• DIRECTIVE: Give the entries back exactly, dropping each image.

··· ENTRIES PROVIDED ···

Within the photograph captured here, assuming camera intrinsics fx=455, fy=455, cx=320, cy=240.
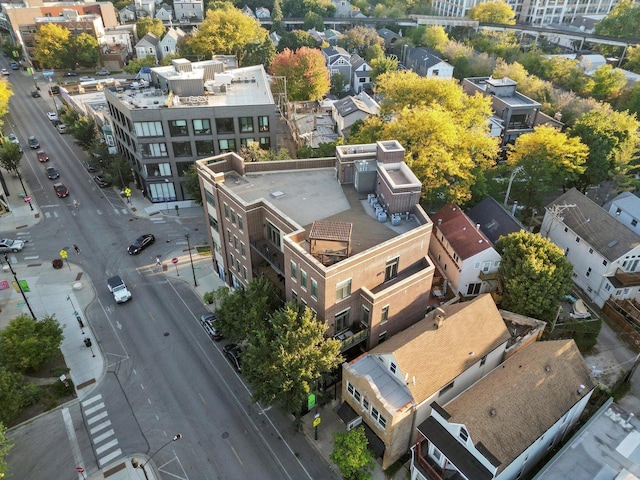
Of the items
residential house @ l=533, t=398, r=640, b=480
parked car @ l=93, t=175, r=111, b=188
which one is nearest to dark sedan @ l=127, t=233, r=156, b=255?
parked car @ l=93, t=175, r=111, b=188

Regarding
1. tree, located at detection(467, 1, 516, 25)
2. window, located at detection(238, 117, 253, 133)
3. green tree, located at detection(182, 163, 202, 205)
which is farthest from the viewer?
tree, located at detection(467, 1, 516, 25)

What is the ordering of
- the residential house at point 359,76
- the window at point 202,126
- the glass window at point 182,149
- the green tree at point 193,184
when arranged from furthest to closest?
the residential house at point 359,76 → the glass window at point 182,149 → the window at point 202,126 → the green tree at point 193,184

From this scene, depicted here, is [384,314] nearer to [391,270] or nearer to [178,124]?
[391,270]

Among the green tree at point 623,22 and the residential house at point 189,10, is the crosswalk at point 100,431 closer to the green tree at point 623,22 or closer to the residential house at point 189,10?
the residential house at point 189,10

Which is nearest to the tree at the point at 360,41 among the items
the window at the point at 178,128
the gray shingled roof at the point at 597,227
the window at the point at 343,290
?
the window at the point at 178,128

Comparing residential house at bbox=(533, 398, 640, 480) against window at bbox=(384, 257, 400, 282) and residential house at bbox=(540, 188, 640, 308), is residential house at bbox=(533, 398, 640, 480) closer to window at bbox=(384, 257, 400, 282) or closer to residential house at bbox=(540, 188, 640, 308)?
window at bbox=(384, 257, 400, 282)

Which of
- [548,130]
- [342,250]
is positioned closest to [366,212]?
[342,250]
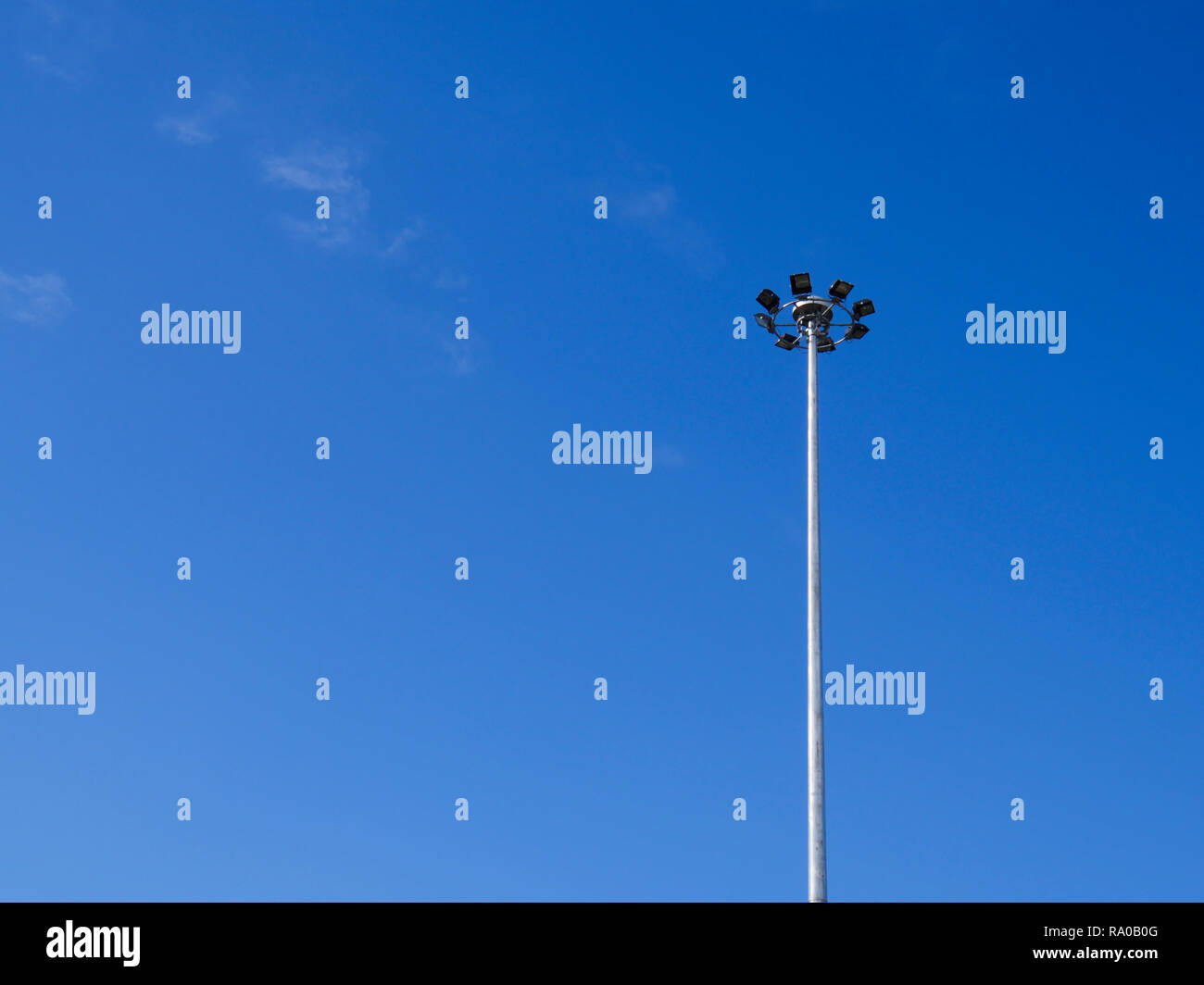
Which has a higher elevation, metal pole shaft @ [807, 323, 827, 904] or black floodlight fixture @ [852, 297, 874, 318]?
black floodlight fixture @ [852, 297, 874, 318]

···

• EXPECTED ANSWER:
Within the photograph captured here, assuming camera intrinsics fx=455, fy=455, cx=320, cy=240.
Of the items
residential house @ l=533, t=398, r=640, b=480
parked car @ l=93, t=175, r=111, b=188
which one is nearest to dark sedan @ l=127, t=233, r=156, b=255?
parked car @ l=93, t=175, r=111, b=188

Regarding
1. tree, located at detection(467, 1, 516, 25)
2. window, located at detection(238, 117, 253, 133)
3. green tree, located at detection(182, 163, 202, 205)
which is farthest from the viewer?
tree, located at detection(467, 1, 516, 25)

What is the ordering of
- the residential house at point 359,76
- the window at point 202,126
- the glass window at point 182,149
- the green tree at point 193,184
when arranged from furthest to closest?
the residential house at point 359,76 → the glass window at point 182,149 → the window at point 202,126 → the green tree at point 193,184

From this scene, depicted here, is [384,314] nearer to [391,270] or nearer to [178,124]?
[391,270]

Among the green tree at point 623,22 and the residential house at point 189,10, is the crosswalk at point 100,431 closer to the green tree at point 623,22 or closer to the residential house at point 189,10?
the residential house at point 189,10

Which is nearest to the tree at the point at 360,41 among the items
the window at the point at 178,128
the gray shingled roof at the point at 597,227
the window at the point at 343,290
?
the window at the point at 178,128

Comparing residential house at bbox=(533, 398, 640, 480) against window at bbox=(384, 257, 400, 282) and residential house at bbox=(540, 188, 640, 308), is residential house at bbox=(533, 398, 640, 480) closer to window at bbox=(384, 257, 400, 282) or closer to residential house at bbox=(540, 188, 640, 308)?
window at bbox=(384, 257, 400, 282)

Which of
- [548,130]
- [342,250]
is positioned closest to [366,212]?
[342,250]
Which has a higher elevation, metal pole shaft @ [807, 323, 827, 904] or black floodlight fixture @ [852, 297, 874, 318]?
black floodlight fixture @ [852, 297, 874, 318]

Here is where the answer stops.